* TASK DETAILS
Return, word for word, every line that follows.

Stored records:
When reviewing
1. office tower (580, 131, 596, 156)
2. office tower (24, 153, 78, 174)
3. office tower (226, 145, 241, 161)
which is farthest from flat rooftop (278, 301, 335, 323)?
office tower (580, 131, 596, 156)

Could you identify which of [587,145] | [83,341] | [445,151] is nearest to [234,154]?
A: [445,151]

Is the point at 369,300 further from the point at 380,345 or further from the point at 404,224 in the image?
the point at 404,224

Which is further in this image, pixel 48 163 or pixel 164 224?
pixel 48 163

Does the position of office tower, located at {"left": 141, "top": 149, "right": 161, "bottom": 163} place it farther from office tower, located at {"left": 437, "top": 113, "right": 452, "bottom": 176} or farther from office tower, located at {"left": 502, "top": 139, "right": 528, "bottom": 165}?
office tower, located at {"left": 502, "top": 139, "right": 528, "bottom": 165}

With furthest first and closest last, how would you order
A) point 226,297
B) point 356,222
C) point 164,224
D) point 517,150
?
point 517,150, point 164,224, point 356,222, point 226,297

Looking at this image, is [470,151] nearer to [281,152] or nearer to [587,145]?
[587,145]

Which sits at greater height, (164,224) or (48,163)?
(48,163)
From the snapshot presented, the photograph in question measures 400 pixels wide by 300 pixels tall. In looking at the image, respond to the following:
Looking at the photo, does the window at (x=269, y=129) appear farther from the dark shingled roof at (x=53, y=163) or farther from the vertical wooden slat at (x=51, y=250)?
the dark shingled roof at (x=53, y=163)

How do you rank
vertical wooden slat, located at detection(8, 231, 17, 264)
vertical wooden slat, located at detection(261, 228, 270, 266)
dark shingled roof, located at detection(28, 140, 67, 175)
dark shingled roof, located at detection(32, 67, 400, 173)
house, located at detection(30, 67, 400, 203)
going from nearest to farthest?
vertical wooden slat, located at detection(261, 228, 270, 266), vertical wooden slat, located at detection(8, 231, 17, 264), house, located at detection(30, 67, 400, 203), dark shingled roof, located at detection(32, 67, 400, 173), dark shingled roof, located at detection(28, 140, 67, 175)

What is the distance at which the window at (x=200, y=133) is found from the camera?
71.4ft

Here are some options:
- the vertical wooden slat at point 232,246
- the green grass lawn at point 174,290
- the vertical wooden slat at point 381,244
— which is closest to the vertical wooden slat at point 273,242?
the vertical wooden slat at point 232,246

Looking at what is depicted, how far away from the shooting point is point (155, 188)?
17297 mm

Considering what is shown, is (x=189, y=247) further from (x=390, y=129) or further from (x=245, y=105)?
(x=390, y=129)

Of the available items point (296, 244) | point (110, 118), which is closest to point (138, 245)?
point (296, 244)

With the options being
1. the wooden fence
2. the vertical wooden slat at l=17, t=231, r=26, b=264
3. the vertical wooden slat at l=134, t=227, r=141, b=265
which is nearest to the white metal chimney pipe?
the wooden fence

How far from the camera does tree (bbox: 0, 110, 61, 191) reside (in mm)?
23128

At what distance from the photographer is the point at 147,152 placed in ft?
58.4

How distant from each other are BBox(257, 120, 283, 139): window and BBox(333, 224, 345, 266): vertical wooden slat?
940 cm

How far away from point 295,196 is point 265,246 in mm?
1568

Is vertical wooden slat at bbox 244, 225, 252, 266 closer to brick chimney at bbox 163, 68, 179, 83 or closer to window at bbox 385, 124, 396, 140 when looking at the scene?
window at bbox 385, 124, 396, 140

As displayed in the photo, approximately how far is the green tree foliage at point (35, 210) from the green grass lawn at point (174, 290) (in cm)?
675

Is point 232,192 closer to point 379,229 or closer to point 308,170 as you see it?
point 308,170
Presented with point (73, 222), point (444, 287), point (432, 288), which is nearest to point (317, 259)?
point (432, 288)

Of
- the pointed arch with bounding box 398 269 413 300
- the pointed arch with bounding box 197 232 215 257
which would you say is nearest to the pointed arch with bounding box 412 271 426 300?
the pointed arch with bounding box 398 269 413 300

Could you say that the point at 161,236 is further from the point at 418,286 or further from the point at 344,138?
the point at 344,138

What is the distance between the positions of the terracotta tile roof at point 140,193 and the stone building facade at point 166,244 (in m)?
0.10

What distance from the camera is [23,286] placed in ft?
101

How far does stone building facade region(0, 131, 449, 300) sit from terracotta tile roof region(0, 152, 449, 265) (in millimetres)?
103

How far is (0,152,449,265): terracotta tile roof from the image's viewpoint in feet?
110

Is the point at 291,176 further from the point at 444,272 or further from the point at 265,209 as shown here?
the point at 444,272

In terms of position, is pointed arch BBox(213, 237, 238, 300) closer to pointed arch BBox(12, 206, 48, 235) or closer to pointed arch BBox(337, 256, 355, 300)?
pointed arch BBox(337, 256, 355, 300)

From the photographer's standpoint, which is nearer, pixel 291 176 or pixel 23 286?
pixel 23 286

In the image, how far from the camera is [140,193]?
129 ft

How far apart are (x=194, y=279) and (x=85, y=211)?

* COMPLETED TASK
When reviewing
1. office tower (580, 131, 596, 156)
2. office tower (24, 153, 78, 174)
3. office tower (226, 145, 241, 161)
which is farthest from flat rooftop (278, 301, 335, 323)?
office tower (580, 131, 596, 156)

Could you identify which of [587,145] | [83,341] | [445,151] is nearest to [234,154]?
A: [445,151]

Is the point at 369,300 further from the point at 380,345 or further from the point at 404,224 in the image?
the point at 404,224

Which is further in this image, pixel 48 163 or pixel 164 224?
pixel 48 163

Does the position of office tower, located at {"left": 141, "top": 149, "right": 161, "bottom": 163} place it farther from office tower, located at {"left": 437, "top": 113, "right": 452, "bottom": 176} or farther from office tower, located at {"left": 502, "top": 139, "right": 528, "bottom": 165}?
office tower, located at {"left": 502, "top": 139, "right": 528, "bottom": 165}

With furthest first and closest last, how would you order
A) point 226,297
B) point 356,222
C) point 164,224
D) point 517,150
?
point 517,150, point 164,224, point 356,222, point 226,297

Looking at this image, is [470,151] nearer to [281,152] or nearer to [587,145]?
[587,145]

Which sits at greater height, (164,224) or (48,163)?
(48,163)
From the snapshot presented, the photograph in question measures 400 pixels wide by 300 pixels tall. In looking at the image, respond to the following:
Looking at the photo, does the window at (x=269, y=129) appear farther from the dark shingled roof at (x=53, y=163) or farther from the vertical wooden slat at (x=51, y=250)?
the dark shingled roof at (x=53, y=163)

How do you rank
vertical wooden slat, located at detection(8, 231, 17, 264)
vertical wooden slat, located at detection(261, 228, 270, 266)
dark shingled roof, located at detection(28, 140, 67, 175)
dark shingled roof, located at detection(32, 67, 400, 173)
house, located at detection(30, 67, 400, 203)
going from nearest to farthest?
vertical wooden slat, located at detection(261, 228, 270, 266), vertical wooden slat, located at detection(8, 231, 17, 264), house, located at detection(30, 67, 400, 203), dark shingled roof, located at detection(32, 67, 400, 173), dark shingled roof, located at detection(28, 140, 67, 175)

What is the distance at which the window at (x=200, y=133) is found from the camera?
71.4ft

Here are some options:
- the vertical wooden slat at point 232,246
- the green grass lawn at point 174,290
- the vertical wooden slat at point 381,244
— which is closest to the vertical wooden slat at point 273,242?
the vertical wooden slat at point 232,246

Looking at what is depicted, how far away from the shooting point is point (155, 188)?
17297 mm

Considering what is shown, is (x=189, y=247) further from (x=390, y=129) or further from (x=245, y=105)?
(x=390, y=129)

Of the available items point (296, 244) | point (110, 118), which is closest to point (138, 245)?
point (296, 244)

With the options being
1. the wooden fence
2. the vertical wooden slat at l=17, t=231, r=26, b=264
3. the vertical wooden slat at l=134, t=227, r=141, b=265
which is nearest to the white metal chimney pipe?
the wooden fence

How far from the camera does tree (bbox: 0, 110, 61, 191) reside (in mm)?
23128

At what distance from the photographer is the point at 147,152 placed in ft?
58.4

How distant from each other are BBox(257, 120, 283, 139): window and BBox(333, 224, 345, 266): vertical wooden slat?
940 cm

How far away from point 295,196 is point 265,246 in mm?
1568

Is vertical wooden slat at bbox 244, 225, 252, 266 closer to brick chimney at bbox 163, 68, 179, 83 or closer to window at bbox 385, 124, 396, 140 when looking at the scene?
window at bbox 385, 124, 396, 140

As displayed in the photo, approximately how far is the green tree foliage at point (35, 210) from the green grass lawn at point (174, 290) (in cm)?
675

Is point 232,192 closer to point 379,229 or closer to point 308,170 as you see it?
point 308,170
Presented with point (73, 222), point (444, 287), point (432, 288), which is nearest to point (317, 259)?
point (432, 288)

Of
- the pointed arch with bounding box 398 269 413 300
- the pointed arch with bounding box 197 232 215 257
which would you say is nearest to the pointed arch with bounding box 412 271 426 300?
the pointed arch with bounding box 398 269 413 300

Could you say that the point at 161,236 is further from the point at 418,286 or further from the point at 344,138?
the point at 344,138

What is the distance between the positions of the terracotta tile roof at point 140,193 and the stone building facade at point 166,244 (in m)?
0.10

What distance from the camera is [23,286] placed in ft?
101

How far does stone building facade region(0, 131, 449, 300) sit from terracotta tile roof region(0, 152, 449, 265) (in millimetres)?
103

How far is (0,152,449,265): terracotta tile roof from the image's viewpoint in feet?
110

Is the point at 291,176 further from the point at 444,272 or further from the point at 265,209 as shown here?
the point at 444,272

In terms of position, is pointed arch BBox(213, 237, 238, 300) closer to pointed arch BBox(12, 206, 48, 235) or closer to pointed arch BBox(337, 256, 355, 300)?
pointed arch BBox(337, 256, 355, 300)

From the photographer's standpoint, which is nearer, pixel 291 176 or pixel 23 286?
pixel 23 286

In the image, how far from the camera is [140,193]?
129 ft

How far apart are (x=194, y=279) and (x=85, y=211)?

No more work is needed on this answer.